___ THE INPUT ___

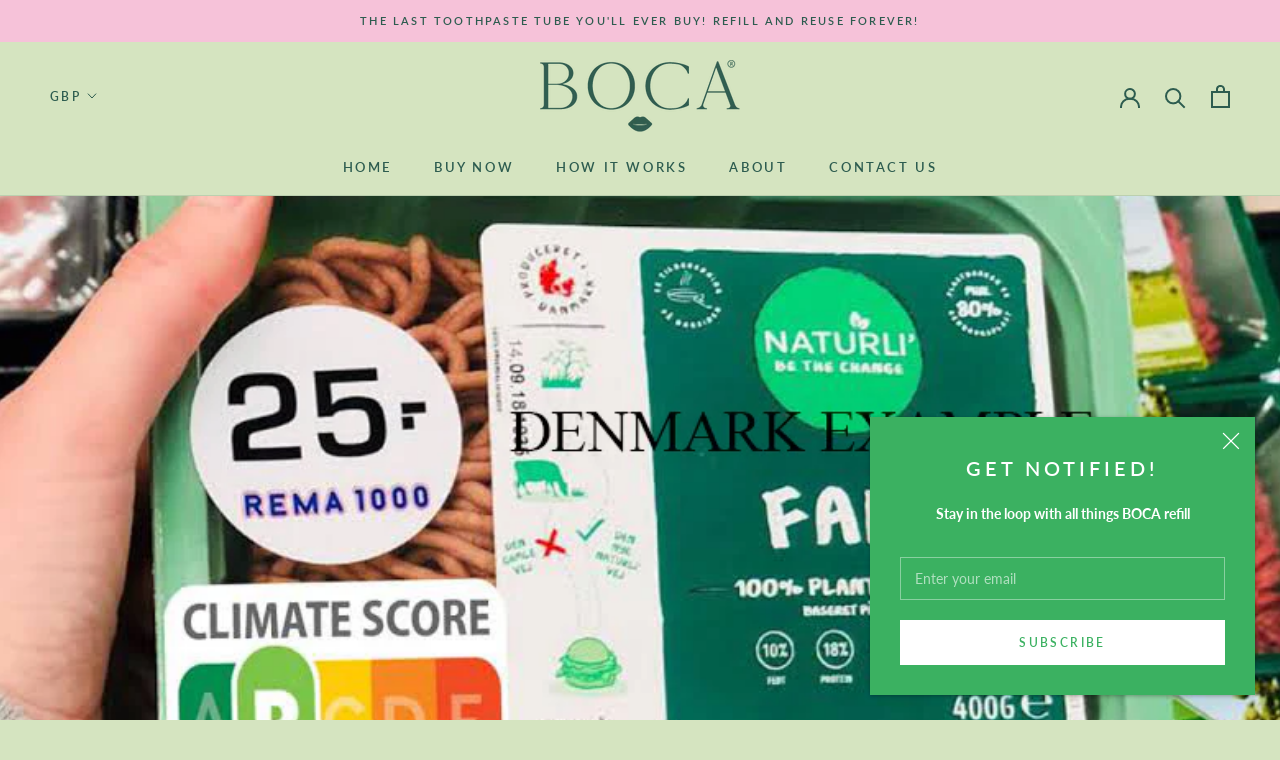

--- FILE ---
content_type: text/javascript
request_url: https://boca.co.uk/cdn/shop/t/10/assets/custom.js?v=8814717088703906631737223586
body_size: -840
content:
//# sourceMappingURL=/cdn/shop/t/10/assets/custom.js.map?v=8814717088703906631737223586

___
___ THE INPUT ___

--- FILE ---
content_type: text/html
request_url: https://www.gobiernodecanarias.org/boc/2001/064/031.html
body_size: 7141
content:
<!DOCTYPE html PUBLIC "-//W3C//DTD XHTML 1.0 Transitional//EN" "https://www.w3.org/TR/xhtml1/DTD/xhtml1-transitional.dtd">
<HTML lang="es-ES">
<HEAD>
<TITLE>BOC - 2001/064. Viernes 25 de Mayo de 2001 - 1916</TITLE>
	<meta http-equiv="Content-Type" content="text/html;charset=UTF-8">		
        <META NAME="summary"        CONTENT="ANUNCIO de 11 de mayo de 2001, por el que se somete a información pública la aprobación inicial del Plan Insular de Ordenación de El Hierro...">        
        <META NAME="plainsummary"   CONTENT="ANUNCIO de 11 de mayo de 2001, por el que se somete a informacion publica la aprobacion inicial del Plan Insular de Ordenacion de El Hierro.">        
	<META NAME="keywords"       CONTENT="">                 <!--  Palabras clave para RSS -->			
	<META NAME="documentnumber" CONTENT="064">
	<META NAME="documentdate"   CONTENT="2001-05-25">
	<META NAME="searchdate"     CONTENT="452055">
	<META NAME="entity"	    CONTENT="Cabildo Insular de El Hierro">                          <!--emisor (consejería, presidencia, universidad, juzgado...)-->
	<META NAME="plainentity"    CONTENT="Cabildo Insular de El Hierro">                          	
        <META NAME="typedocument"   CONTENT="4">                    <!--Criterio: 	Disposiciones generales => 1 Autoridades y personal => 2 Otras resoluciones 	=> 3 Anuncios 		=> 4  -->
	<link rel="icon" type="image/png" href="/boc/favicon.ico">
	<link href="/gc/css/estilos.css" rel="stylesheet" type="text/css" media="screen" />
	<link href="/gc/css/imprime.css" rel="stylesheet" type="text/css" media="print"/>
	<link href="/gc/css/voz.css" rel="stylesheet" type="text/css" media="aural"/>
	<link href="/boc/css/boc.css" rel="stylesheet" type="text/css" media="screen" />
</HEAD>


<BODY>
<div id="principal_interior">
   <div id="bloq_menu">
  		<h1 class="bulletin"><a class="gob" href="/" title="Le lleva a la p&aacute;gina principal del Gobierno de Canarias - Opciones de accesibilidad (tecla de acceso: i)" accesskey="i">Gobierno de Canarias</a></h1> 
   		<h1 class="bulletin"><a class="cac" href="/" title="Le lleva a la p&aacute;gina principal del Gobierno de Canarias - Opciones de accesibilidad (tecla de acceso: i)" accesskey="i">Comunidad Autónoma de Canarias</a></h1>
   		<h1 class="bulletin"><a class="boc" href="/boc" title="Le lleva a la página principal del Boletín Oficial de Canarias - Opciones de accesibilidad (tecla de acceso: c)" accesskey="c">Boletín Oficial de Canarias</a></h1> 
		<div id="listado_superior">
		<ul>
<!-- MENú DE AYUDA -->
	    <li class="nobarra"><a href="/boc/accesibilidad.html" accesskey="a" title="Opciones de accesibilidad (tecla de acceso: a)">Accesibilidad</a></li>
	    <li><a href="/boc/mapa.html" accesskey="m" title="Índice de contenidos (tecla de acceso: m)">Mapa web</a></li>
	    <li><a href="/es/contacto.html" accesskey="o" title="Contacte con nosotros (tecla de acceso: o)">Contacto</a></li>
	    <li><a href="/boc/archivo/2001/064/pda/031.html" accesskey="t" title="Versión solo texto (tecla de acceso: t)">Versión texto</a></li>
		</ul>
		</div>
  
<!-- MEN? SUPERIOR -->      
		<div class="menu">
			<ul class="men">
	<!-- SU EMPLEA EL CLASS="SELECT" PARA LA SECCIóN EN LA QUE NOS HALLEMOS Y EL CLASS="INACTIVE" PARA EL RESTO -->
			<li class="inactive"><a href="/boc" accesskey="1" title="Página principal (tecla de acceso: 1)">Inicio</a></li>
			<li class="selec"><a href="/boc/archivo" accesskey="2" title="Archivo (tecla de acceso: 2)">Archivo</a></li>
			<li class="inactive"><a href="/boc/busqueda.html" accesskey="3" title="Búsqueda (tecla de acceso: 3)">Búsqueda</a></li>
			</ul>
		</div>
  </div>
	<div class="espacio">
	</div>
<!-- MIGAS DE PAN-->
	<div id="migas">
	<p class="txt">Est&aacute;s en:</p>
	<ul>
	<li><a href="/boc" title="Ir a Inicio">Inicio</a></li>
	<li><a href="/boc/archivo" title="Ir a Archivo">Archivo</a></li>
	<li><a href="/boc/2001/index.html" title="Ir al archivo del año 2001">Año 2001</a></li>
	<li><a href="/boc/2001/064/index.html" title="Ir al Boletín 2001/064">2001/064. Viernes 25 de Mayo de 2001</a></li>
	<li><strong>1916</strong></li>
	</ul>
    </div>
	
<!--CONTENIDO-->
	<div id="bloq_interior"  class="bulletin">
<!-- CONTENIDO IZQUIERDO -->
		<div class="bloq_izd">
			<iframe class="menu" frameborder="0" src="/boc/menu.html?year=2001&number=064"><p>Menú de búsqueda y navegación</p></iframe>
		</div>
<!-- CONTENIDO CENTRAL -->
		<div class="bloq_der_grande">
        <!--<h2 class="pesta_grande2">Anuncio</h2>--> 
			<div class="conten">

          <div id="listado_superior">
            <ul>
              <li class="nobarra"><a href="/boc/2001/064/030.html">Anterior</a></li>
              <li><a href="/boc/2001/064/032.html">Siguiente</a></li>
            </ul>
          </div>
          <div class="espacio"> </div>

___
___ THE INPUT ___

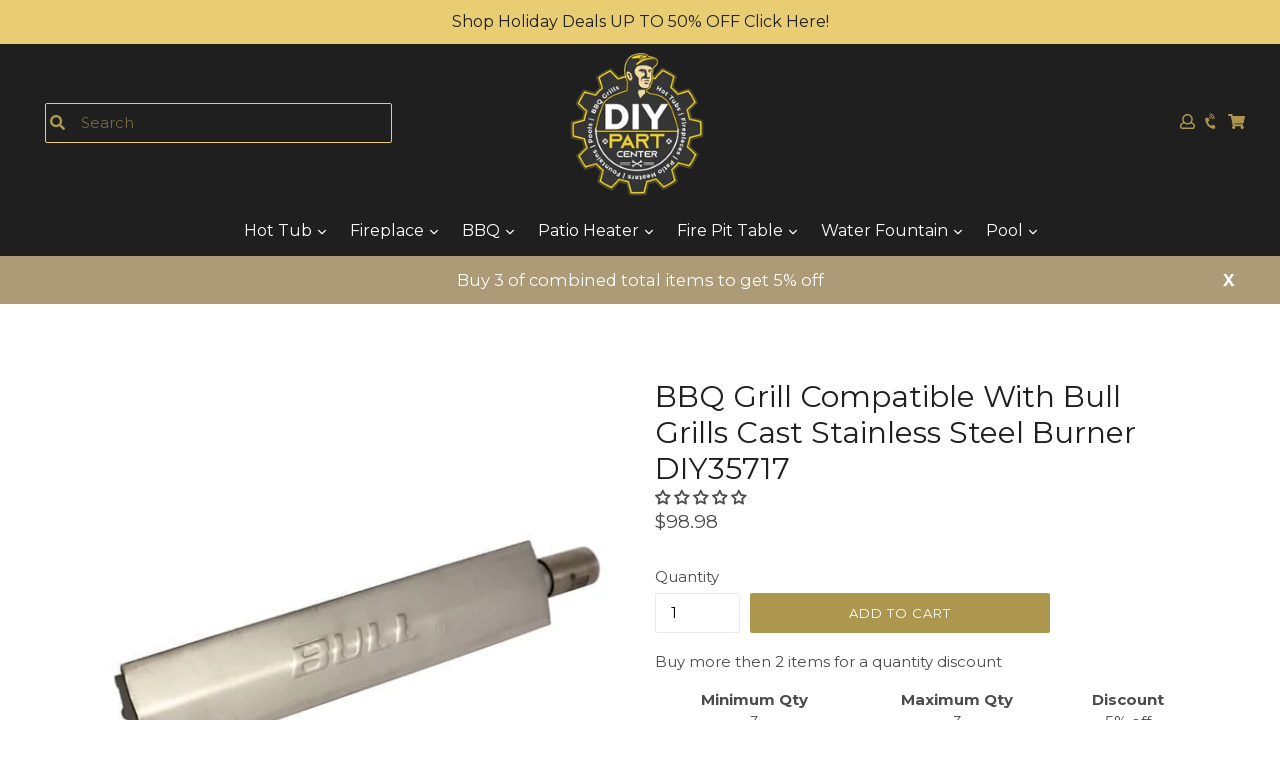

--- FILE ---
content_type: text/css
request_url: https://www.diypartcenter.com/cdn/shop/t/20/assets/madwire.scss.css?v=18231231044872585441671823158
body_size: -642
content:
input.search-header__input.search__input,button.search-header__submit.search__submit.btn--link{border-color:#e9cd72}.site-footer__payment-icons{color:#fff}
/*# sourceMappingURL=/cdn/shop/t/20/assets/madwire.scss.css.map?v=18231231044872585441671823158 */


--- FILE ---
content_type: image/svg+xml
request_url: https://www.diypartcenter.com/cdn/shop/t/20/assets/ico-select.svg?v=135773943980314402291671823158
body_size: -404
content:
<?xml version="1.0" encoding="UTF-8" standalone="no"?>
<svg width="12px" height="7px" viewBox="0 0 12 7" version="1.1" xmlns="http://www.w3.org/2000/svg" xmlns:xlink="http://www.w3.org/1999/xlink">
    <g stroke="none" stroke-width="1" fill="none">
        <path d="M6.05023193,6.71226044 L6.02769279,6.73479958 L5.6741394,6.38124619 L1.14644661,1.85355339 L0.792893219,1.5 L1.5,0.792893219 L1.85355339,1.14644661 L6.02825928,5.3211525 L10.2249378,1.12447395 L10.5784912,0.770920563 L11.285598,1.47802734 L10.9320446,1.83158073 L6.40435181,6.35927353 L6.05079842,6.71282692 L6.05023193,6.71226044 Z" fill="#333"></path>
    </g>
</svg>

___

__EXERCISE AIM__: If a line of the listing above contains "lleva", pick it out and copy it.

__ANSWER TO THE PROBLEM__:
  		<h1 class="bulletin"><a class="gob" href="/" title="Le lleva a la p&aacute;gina principal del Gobierno de Canarias - Opciones de accesibilidad (tecla de acceso: i)" accesskey="i">Gobierno de Canarias</a></h1> 
   		<h1 class="bulletin"><a class="cac" href="/" title="Le lleva a la p&aacute;gina principal del Gobierno de Canarias - Opciones de accesibilidad (tecla de acceso: i)" accesskey="i">Comunidad Autónoma de Canarias</a></h1>
   		<h1 class="bulletin"><a class="boc" href="/boc" title="Le lleva a la página principal del Boletín Oficial de Canarias - Opciones de accesibilidad (tecla de acceso: c)" accesskey="c">Boletín Oficial de Canarias</a></h1> 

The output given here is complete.